• [Text for analysis]:
================================
Angel Meadow and the Peterloo Massacre

Angel Meadow in 1819
Angel Meadow in 1819

 

Weavers from Manchester’s Angel Meadow slum were among the thousands of protesters who marched to St Peter’s Fields on 16 August, 1819, only to be cut down during the Peterloo Massacre. Here’s an extract from my book, Angel Meadow: Victorian Britain’s Most Savage Slum, which tells the story of some of the Mancunians who survived one of the darkest days in Manchester’s history. It is based on records from the time including newspaper reports, eye-witness accounts and casualty lists.

Angel Meadow

Seventeen Angel Meadow slum dwellers ended up on the list of casualties on that fateful day, 16 August 1819, along with eight from neighbouring New Town, which was dominated by immigrant Irish weavers.

Radicals, men who wanted radical reform of the electoral system, called for a public meeting at St Peter’s Fields on the far side of Manchester. The radical orator Henry Hunt, who was due to chair the meeting, arrived in Manchester in an open-top carriage days before. He was greeted with a fanfare as he turned through Angel Meadow on route to the outlying village of Smedley, where he was staying with fellow radical Joseph Johnson, the founder of the Observer newspaper. Johnson had sent Hunt a letter saying: “Nothing but ruin and starvation stare one in the face. The state of the district is truly dreadful, and I believe nothing but the greatest exertions can prevent an insurrection.”
================================
• [Source data]:

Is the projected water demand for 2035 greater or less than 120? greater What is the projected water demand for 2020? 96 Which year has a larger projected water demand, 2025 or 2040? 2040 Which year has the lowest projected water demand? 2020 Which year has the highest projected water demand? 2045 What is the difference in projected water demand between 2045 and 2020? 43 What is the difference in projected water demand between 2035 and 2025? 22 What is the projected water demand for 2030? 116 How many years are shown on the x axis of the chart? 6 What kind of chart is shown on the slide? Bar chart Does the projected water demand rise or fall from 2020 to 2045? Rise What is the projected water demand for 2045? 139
================================
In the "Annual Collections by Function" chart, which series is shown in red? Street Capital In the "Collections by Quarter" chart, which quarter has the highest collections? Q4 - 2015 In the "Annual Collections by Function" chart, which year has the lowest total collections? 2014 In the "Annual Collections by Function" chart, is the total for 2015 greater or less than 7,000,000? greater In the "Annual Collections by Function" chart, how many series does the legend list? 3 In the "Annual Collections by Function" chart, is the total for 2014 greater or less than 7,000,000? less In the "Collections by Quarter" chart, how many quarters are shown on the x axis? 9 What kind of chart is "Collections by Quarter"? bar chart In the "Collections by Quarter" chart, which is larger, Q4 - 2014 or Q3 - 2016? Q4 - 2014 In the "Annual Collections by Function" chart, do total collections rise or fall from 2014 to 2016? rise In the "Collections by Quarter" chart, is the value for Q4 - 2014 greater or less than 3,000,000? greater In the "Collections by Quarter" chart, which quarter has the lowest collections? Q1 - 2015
================================
• [Questions on the material]:
1: Print the part of the text on Angel Meadow and the Peterloo Massacre from "Weavers from Manchester’s" to "immigrant Irish weavers.".
2: Proceed with the text on Angel Meadow and the Peterloo Massacre, picking up after its last sentence.

• [Results]:
1:
Weavers from Manchester’s Angel Meadow slum were among the thousands of protesters who marched to St Peter’s Fields on 16 August, 1819, only to be cut down during the Peterloo Massacre. Here’s an extract from my book, Angel Meadow: Victorian Britain’s Most Savage Slum, which tells the story of some of the Mancunians who survived one of the darkest days in Manchester’s history. It is based on records from the time including newspaper reports, eye-witness accounts and casualty lists.

Angel Meadow

Seventeen Angel Meadow slum dwellers ended up on the list of casualties on that fateful day, 16 August 1819, along with eight from neighbouring New Town, which was dominated by immigrant Irish weavers.

2:
Hunt halted his carriage as he passed beneath St Michael’s Church and stood up to address a crowd of 1,000 people. Angel Meadow resident Samuel Morton later told how Hunt waved his white hat and the weavers greeted him with a loud ‘huzzah’. A reporter from the Times wrote that Hunt appeared ‘elated’ with his ‘daring enterprise’ and gave a signal for three cheers. He wrote: “The whole group had the most wretched and shabby appearance possible to conceive, and were it not for the crowd they assembled, would almost be too contemptible to be noticed.”

Radicals

The sky was bright, sunny and cloudless on the morning of the Peterloo Massacre. Across town at Hulme Barracks, the yeomen under the command of Colonel L’Estrange sharpened their sabres and received a new magazine of musket balls. By sunrise, thousands of men, women and children began marching towards Manchester from towns across the region.

A party of 6,000 men and women led by the radical poet and orator Samuel Bamford was heading to Manchester along St George’s Road. As they neared town, orders arrived from Hunt to meet him at Smedley and to follow the low road to Manchester through New Town and Angel Meadow. The marchers gave a cry of ‘New Town, New Town’ as Bamford gave an order of ‘left shoulders forward’ and wheeled them down the hill.

Bamford later wrote in his memoirs: “At New Town we were welcomed with open arms by the poor Irish weavers, who came in their best drapery and uttered blessings and words of endearment, many of which were not understood by our rural patriots. Some of them danced, and others stood with clasped hands and tearful eyes, adoring almost, that banner whose colour was their national one, and the emblem of their green island home. We thanked them by the band striking up ‘St Patrick’s Day in the Morning’ – they were electrified – and we passed on, leaving those warm-hearted suburbans capering and whooping like mad.”

Procession

Samuel Morton described how ‘many thousands of people’ followed the procession through Angel Meadow, marching six abreast ‘like soldiers’. It took them nearly half an hour to pass through the tight gully below St Michael’s Church. Morton said in a witness statement: “I had lived in the town 40 years, and never saw anything so tumultuous there before. I was afraid. There were so many running up and down, it was hardly safe.”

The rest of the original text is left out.